New Study Proves New Study To Be A Waste of Time

A new study by the United States Government, which cost US taxpayers $17.3 million dollars, has proven to be completely useless says spokesman Phil Rakenburger.

"We've spent five years working on this study and came to the conclusion that there is nothing to be concluded." says Phil "At first we thought we had something... but in the end it turned out to be nothing."

The study, which originally was supposed to determine the effects of jazz music on household plants, was supposed to end after six weeks. However when the memo got lost... the study continued.

"At first we thought maybe someone was playing a practical joke on us. But the paychecks never stopped ... so we never stopped working. Even though we never had anything remotely close to a result. Ever. Once we thought we had something, but it turned out one of the interns shit in one of the flower pots and killed the plant. After that, nothing."

When question about what exactly they did for five years, Phil was quick to answer.

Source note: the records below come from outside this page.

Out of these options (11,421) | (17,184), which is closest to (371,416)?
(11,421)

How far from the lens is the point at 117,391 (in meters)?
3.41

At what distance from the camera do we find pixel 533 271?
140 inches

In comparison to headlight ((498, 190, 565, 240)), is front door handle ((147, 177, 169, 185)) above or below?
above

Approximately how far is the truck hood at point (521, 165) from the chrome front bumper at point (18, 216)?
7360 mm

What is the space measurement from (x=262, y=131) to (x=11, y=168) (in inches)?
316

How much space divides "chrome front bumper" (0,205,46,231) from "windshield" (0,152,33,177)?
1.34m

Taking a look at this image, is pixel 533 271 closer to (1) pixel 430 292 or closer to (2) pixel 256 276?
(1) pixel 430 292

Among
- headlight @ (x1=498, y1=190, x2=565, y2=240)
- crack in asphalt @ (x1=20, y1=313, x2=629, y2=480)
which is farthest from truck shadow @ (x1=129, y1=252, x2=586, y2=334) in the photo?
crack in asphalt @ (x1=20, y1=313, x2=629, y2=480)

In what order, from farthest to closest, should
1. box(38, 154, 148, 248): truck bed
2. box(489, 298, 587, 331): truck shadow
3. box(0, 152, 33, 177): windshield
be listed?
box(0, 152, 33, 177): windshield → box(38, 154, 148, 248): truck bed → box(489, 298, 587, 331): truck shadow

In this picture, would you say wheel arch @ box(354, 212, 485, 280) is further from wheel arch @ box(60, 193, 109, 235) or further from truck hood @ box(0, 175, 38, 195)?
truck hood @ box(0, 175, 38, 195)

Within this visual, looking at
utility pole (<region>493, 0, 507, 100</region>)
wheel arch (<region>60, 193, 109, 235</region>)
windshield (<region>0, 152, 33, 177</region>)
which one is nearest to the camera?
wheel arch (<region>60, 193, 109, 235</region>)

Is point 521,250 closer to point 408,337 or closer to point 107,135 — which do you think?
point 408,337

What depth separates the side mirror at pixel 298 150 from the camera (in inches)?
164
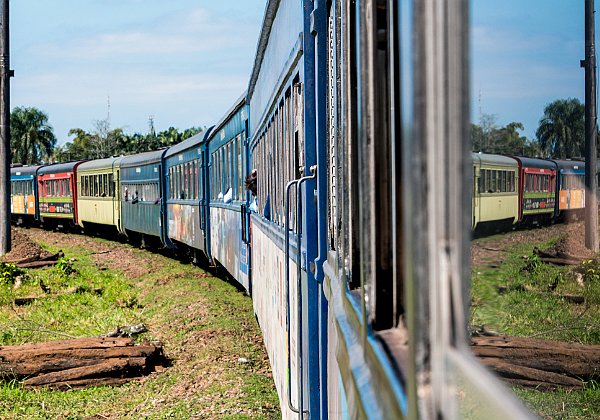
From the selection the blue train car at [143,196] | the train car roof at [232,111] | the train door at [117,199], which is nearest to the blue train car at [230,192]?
the train car roof at [232,111]

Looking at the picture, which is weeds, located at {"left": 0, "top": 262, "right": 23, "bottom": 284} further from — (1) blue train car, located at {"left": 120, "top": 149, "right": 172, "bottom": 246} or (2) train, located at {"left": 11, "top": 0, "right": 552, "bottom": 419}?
(2) train, located at {"left": 11, "top": 0, "right": 552, "bottom": 419}

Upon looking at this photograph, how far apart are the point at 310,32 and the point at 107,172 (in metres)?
27.9

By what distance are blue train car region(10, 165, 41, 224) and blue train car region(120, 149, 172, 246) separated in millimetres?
12276

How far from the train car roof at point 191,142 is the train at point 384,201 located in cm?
1107

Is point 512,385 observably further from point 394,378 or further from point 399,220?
point 399,220

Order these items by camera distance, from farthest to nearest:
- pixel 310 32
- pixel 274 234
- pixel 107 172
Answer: pixel 107 172
pixel 274 234
pixel 310 32

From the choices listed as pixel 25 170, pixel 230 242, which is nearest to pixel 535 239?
pixel 230 242

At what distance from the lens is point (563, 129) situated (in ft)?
3.13

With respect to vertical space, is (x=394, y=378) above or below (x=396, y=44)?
below

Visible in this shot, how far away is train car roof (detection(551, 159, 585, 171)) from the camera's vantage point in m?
0.94

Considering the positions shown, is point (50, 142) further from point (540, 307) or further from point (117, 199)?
point (540, 307)

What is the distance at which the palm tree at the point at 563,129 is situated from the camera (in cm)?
92

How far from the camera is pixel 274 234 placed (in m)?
6.79

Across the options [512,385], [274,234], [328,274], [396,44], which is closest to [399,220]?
[396,44]
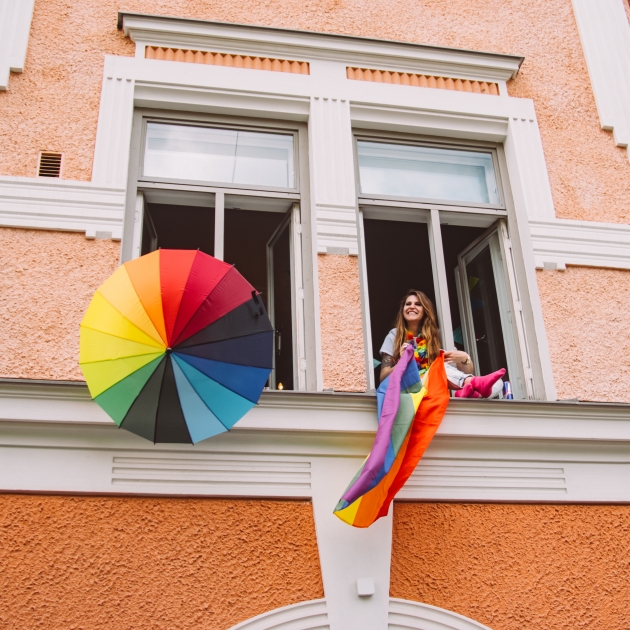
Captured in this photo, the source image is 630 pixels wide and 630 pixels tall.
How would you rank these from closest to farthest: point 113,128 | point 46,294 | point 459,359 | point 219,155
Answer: point 46,294, point 459,359, point 113,128, point 219,155

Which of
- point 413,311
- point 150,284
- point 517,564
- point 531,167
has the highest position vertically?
point 531,167

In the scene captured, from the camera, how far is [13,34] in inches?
244

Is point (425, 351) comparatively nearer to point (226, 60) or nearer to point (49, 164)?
point (226, 60)

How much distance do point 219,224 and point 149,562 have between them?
7.95 ft

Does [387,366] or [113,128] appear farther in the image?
[113,128]

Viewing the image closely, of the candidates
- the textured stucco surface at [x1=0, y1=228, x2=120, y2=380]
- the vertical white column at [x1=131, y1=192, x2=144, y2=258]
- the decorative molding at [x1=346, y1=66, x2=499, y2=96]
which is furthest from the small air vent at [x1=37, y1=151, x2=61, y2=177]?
the decorative molding at [x1=346, y1=66, x2=499, y2=96]

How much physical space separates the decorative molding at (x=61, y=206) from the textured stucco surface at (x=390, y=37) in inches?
5.1

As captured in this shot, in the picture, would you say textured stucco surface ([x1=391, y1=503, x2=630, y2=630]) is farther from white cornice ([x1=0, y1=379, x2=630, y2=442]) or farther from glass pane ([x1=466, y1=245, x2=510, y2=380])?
glass pane ([x1=466, y1=245, x2=510, y2=380])

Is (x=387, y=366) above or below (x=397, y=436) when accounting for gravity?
above

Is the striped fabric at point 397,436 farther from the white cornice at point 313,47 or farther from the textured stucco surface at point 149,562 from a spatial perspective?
the white cornice at point 313,47

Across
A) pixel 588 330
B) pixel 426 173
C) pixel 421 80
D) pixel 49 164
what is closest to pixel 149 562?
pixel 49 164

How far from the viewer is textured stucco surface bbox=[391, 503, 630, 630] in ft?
15.8

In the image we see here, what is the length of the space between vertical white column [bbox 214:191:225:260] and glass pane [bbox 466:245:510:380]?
2.11 meters

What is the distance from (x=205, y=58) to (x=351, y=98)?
1170mm
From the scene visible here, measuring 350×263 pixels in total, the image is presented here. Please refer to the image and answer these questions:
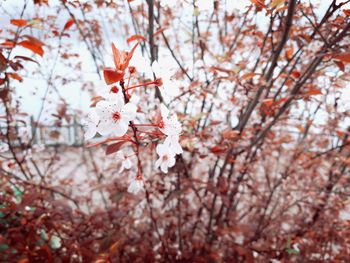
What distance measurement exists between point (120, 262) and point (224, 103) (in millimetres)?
1670

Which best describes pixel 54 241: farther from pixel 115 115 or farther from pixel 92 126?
pixel 115 115

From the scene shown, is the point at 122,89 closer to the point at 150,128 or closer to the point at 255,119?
the point at 150,128

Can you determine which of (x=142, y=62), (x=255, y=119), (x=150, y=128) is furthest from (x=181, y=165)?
(x=255, y=119)

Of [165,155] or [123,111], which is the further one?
[165,155]

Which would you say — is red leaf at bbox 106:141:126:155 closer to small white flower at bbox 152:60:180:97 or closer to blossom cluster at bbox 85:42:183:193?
blossom cluster at bbox 85:42:183:193

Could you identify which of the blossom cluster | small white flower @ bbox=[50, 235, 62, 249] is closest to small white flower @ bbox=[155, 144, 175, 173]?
the blossom cluster

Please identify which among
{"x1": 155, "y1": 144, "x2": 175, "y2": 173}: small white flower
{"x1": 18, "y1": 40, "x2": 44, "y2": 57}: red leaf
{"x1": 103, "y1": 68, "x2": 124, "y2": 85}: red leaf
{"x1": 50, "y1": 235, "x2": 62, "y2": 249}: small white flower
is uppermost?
{"x1": 18, "y1": 40, "x2": 44, "y2": 57}: red leaf

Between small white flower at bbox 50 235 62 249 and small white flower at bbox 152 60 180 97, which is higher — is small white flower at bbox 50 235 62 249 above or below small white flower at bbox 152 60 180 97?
below

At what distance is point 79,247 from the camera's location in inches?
64.0

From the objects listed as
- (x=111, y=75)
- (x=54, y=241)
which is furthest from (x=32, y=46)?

"Eventually someone brought in an air hockey table and Wednesdays were taco night. There was a lot of drinking during the latter half of the third year... so I'm a little sketchy on details on that time frame."

This new study has gone a long way in proving absolutely nothing, something Phil Rakenburger is very proud of. "We easily could have stopped and gone and done something productive. But whats the point in that? Anyone can prove anything. We're the first to sit around and not prove anything... and get payed handsomely for it."

In other news... a local man saves kitten from tree, accidentally kills elderly women in process.